(PROVIDED TEXT Opens)

Student invents ambulance drone for speedy medical assistance

This engineering graduate is using drone tech as a force for good.

Compact flying drones have garnered something of a bad reputation as tools for social pranks or for actual warfare, but one tech student in the Netherlands has built a drone that can save lives.

Alec Momont is an engineering graduate of Delft University of Technology. As part of his Master’s degree project, Momont developed a prototype drone that can bring an automatic external defibrillator to the victim of a heart attack remotely.

The Dutch student designed an ambulance drone that has a defibrillator, a camera, speakers, a microphone and GPS capability as part of its configuration. 3D-printing was used to speedily generate the intricate structures of early drone iterations and the current device is made of lightweight carbon-fibre.

(PROVIDED TEXT Closes)

## PARTS OF THE EXERCISE
**A.** Answer these questions using the ambulance drone article:
(i) In which country is the student who built the drone?
(ii) From which university did Alec Momont graduate?
(iii) What material is the current device made of?
**B.** Return, word for word, the part of the ambulance drone article that opens with the words containing "This engineering graduate" and closes with "of lightweight carbon-fibre.".
**C.** Resume the ambulance drone article, picking up right after its last sentence.

(DATA EXTRACTS Opens)

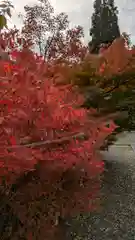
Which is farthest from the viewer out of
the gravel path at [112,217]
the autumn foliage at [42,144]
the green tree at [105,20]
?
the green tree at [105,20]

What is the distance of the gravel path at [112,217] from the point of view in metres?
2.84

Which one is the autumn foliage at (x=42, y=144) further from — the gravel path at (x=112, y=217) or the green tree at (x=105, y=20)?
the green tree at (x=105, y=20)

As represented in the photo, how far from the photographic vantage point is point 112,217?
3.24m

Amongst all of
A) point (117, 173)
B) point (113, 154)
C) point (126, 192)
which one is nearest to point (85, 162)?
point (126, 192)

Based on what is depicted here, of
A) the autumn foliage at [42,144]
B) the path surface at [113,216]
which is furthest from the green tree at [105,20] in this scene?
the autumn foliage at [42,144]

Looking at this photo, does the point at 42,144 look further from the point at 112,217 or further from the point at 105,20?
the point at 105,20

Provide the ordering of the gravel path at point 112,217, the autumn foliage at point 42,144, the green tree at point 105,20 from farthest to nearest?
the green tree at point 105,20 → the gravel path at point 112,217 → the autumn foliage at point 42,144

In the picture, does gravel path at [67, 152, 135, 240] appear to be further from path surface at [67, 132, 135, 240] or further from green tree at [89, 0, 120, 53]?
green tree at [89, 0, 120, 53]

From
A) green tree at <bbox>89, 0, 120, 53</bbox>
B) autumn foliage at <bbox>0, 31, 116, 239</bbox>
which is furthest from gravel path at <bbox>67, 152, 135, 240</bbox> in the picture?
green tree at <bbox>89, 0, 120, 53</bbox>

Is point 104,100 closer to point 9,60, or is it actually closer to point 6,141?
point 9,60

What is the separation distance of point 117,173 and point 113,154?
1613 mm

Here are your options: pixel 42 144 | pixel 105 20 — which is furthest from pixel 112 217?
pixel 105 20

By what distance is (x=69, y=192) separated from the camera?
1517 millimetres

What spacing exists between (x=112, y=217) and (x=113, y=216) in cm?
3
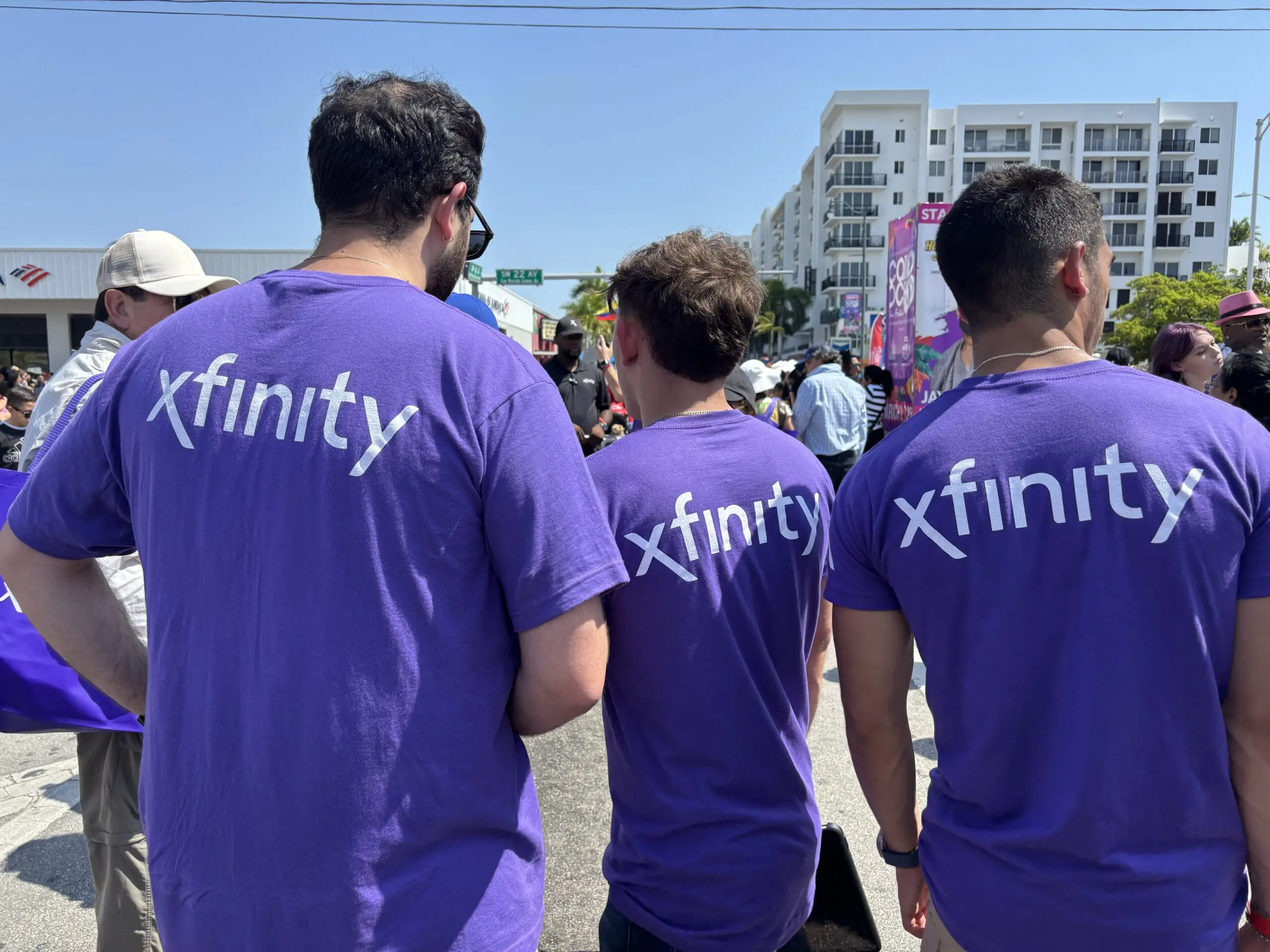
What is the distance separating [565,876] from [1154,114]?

(DATA EXTRACTS Closes)

## EXPECTED OUTPUTS
**A.**
(i) The Netherlands
(ii) Delft University of Technology
(iii) Lightweight carbon-fibre

**B.**
This engineering graduate is using drone tech as a force for good.

Compact flying drones have garnered something of a bad reputation as tools for social pranks or for actual warfare, but one tech student in the Netherlands has built a drone that can save lives.

Alec Momont is an engineering graduate of Delft University of Technology. As part of his Master’s degree project, Momont developed a prototype drone that can bring an automatic external defibrillator to the victim of a heart attack remotely.

The Dutch student designed an ambulance drone that has a defibrillator, a camera, speakers, a microphone and GPS capability as part of its configuration. 3D-printing was used to speedily generate the intricate structures of early drone iterations and the current device is made of lightweight carbon-fibre.

**C.**
Momont’s drone can be driven by a paramedic in response to a call of emergency. Assisted by GPS, the paramedic on duty can fly the drone directly to the scene at over 100 kilometres per hour - bypassing the obstacles of road travel completely. The operator can then, using the camera and speakers, communicate instructions to any bystander at the scene. The ambulance drone’s defibrillator activates itself once it has been placed on the victim’s chest.

Momont continues to develop the ambulance drone (as there are legal implications and fine-tuning still to be ironed out) so that it can be mass-distributable in a few years. The Dutch engineer also wants to expand the drone's emergency care application to be able to deliver oxygen masks to people who are trapped in a burning building. View the video below for more information.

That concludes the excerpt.